### [Postawione zadanie]
W poniższym fragmencie o żonach SS przepisz w formie listy akapit zaczynający się od słów „Ten drugorzędny status”. Zachowaj jego główne fakty.

### [Podany fragment]
▬▬▬

Klub żon SS
Margarete Himmler i Lina Heydrich nie należały do towarzystwa z Berghofu. Margarete pojawiła się na oficjalnych spotkaniach zaledwie kilka razy, Lina nigdy nawet nie przekroczyła progu pomieszczeń, w których odbywały się takie imprezy. Mimo pozycji i władzy ich mężów nie mogły się równać z Magdą czy Emmy – ani Lina, ani Margarete praktycznie nie istniały w publicznej świadomości, nie należały też do najbliższej świty Hitlera jak Gerda czy Ilse.
Ten drugorzędny status irytował je obie. Ze względu na osiągnięcia i rangę swych mężów oczekiwały większego szacunku. Obie stale narzekały, że Hitler nie docenia Himmlera i Heydricha ani nie wynagradza ich z hojnością, z jaką traktuje innych oficjeli. Fakt, że praca jej męża „nie spotyka się z należytym uznaniem”, to temat powracający regularnie na kartach dziennika Margarete.
Zamiast jednak połączyć siły i współpracować, co z powodzeniem robili ich mężowie, kobiety nieustannie ze sobą wojowały. Margarete miała Linie za złe, że chce zostać najbardziej wpływową żoną w SS, Lina z kolei nie mogła się pogodzić z tym, że na drugi plan spycha ją kobieta, którą ona gardzi. Uważała, że Margarete jest od niej gorsza pod każdym względem, i nigdy nie przegapiła okazji, by ją pognębić. Szydziła z pełnej figury Margarete – „majtki w rozmiarze 50 to wszystko, czym mogła się pochwalić” – i nazywała ją „ograniczoną blondynką bez poczucia humoru”, która „zawsze martwi się tylko tym, czy przestrzega protokołu”.

▬▬▬

### [Zawartość zbioru danych]
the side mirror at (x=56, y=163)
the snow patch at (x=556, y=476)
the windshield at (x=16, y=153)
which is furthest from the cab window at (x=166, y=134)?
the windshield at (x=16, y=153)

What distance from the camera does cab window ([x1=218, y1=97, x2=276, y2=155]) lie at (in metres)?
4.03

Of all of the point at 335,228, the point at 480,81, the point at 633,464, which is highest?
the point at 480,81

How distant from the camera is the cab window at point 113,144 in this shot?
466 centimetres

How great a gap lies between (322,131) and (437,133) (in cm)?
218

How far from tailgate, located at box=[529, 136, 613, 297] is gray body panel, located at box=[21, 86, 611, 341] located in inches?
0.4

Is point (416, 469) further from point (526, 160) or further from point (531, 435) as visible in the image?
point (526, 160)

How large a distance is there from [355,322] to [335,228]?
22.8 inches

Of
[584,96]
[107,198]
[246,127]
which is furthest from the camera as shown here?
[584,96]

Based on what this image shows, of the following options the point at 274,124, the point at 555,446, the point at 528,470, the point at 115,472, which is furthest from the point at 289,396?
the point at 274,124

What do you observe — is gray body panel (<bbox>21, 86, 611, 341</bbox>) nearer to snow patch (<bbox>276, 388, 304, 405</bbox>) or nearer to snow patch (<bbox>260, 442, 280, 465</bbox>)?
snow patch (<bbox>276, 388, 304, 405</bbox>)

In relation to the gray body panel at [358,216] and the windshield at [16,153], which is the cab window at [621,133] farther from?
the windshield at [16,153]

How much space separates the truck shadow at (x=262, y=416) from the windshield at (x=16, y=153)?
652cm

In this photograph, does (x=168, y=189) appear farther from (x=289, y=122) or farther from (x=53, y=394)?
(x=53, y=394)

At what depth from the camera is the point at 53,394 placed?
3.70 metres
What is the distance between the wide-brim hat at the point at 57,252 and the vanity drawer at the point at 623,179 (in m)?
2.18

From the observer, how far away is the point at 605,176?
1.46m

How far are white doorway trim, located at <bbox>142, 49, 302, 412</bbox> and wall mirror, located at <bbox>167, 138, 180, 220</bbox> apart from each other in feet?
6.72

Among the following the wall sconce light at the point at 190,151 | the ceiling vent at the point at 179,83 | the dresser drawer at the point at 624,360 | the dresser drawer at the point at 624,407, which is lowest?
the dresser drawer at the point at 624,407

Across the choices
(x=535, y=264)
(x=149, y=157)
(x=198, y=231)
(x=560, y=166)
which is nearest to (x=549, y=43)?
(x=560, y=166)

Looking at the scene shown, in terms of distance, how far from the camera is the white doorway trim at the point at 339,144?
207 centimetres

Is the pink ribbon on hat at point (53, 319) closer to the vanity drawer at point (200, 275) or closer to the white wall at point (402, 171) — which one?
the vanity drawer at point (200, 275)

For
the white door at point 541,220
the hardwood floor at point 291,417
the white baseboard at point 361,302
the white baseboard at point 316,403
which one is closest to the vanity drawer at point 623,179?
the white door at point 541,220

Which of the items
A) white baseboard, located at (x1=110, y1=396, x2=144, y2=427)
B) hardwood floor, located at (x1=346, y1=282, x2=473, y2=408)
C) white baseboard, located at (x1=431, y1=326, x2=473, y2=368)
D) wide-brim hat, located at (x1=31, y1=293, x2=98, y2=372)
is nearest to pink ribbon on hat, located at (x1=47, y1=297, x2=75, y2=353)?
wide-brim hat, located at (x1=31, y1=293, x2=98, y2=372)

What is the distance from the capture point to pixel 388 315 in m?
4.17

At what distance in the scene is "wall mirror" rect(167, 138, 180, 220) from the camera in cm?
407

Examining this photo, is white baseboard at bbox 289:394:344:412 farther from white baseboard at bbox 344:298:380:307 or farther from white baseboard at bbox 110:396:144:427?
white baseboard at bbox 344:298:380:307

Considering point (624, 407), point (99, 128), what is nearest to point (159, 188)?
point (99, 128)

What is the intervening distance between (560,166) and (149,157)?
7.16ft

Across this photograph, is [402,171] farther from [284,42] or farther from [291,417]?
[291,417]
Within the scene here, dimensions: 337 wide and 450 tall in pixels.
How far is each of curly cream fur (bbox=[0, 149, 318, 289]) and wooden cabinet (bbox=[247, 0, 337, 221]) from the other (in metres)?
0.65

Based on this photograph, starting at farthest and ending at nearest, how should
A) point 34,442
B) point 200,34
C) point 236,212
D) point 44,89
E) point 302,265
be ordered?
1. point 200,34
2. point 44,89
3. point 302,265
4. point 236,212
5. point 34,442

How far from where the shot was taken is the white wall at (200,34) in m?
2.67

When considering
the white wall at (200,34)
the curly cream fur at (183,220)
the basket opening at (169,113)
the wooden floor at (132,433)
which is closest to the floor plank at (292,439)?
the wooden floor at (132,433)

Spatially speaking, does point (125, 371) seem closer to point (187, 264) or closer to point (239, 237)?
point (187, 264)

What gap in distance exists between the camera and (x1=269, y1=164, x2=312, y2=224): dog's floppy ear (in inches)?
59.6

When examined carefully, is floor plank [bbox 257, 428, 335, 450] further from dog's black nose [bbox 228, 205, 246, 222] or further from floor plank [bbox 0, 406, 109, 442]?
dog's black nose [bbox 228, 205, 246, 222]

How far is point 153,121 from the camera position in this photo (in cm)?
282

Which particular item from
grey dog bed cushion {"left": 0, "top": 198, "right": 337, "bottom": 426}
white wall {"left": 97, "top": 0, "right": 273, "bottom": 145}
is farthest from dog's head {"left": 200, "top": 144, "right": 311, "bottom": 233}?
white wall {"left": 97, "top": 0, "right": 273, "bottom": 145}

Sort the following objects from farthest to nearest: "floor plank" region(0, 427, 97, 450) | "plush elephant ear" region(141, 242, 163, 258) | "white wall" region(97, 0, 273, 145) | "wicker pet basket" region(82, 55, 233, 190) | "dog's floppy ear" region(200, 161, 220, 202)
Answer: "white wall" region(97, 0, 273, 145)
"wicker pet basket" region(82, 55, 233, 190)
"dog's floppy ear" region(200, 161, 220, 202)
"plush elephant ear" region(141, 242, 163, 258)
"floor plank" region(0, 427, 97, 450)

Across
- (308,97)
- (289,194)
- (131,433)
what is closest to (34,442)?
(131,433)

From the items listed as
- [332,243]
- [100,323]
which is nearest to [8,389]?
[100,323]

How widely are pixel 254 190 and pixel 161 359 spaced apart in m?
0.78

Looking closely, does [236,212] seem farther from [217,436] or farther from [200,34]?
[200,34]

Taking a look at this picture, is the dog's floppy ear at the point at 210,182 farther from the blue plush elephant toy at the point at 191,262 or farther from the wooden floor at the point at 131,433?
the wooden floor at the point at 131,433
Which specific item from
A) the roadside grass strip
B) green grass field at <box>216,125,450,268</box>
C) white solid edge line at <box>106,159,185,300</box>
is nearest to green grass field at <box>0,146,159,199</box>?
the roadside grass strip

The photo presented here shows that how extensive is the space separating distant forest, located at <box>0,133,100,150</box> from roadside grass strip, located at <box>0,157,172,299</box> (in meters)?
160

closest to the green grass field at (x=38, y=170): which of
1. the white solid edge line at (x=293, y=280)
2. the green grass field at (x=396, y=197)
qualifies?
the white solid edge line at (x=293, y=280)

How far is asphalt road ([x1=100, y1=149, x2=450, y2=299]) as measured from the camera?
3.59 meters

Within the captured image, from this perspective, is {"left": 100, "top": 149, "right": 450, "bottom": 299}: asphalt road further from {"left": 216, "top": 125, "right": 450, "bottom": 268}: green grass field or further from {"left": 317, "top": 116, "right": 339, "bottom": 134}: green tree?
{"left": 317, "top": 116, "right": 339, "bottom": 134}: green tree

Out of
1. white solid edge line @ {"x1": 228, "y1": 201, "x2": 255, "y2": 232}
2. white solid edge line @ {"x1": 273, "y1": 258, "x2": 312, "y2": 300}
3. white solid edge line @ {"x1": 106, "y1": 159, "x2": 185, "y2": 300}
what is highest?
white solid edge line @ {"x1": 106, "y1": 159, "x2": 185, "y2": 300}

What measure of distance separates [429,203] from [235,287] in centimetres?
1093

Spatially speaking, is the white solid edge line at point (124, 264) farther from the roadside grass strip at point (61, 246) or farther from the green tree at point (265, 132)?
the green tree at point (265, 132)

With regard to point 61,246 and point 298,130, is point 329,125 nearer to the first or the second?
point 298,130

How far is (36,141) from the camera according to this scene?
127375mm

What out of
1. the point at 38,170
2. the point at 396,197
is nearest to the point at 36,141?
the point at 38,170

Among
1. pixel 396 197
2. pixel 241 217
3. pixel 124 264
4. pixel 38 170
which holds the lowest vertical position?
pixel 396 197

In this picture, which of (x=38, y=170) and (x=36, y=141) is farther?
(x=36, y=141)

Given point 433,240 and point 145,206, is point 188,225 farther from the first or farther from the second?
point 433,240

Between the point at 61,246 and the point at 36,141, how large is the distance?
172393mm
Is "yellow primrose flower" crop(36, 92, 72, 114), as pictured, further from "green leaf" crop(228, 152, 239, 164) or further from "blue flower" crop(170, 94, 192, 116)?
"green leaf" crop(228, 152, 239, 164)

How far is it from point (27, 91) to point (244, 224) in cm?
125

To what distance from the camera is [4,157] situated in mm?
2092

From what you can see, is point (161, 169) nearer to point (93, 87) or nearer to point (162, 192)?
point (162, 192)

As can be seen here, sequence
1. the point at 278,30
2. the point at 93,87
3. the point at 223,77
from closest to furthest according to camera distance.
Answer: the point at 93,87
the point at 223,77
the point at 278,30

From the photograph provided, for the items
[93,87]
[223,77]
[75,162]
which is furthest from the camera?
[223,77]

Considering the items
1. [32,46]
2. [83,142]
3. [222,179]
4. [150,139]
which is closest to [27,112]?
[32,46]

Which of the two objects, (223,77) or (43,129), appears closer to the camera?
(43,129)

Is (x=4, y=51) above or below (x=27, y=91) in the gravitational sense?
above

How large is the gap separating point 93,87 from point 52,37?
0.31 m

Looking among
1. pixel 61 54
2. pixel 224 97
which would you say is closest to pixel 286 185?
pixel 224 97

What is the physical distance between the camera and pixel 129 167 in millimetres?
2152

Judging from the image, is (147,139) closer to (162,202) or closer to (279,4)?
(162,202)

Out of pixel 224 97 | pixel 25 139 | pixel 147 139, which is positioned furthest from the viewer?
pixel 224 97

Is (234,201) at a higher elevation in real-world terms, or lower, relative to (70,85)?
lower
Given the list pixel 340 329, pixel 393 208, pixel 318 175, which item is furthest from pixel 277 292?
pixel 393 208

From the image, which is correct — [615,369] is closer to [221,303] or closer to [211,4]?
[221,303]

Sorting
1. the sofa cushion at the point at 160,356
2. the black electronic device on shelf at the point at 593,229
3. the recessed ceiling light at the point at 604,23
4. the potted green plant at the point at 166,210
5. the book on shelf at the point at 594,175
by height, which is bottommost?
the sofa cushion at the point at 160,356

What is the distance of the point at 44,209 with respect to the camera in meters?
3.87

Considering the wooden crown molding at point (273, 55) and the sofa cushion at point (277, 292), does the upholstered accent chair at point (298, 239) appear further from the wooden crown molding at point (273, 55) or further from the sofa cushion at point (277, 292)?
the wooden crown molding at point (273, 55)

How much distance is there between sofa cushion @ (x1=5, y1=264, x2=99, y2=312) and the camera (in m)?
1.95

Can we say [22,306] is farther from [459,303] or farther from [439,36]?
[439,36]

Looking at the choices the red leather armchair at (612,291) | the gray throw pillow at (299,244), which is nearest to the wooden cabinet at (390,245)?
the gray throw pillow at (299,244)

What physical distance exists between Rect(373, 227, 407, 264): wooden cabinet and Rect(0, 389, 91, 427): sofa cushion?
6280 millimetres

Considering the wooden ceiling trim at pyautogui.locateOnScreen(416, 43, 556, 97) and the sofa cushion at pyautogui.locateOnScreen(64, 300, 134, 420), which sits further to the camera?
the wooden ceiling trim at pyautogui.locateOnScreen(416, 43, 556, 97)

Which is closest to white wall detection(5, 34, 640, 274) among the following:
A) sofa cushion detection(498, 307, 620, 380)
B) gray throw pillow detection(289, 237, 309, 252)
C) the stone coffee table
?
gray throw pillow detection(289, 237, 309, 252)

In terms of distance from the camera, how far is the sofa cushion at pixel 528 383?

▬▬▬

### [Rozwiązanie zadania]
- Margarete Himmler i Linę Heydrich irytował ich drugorzędny status.
- Ze względu na osiągnięcia i rangę mężów oczekiwały większego szacunku.
- Stale narzekały, że Hitler nie docenia Himmlera i Heydricha ani nie wynagradza ich tak hojnie jak innych oficjeli.
- Brak należytego uznania dla pracy męża to temat regularnie powracający w dzienniku Margarete.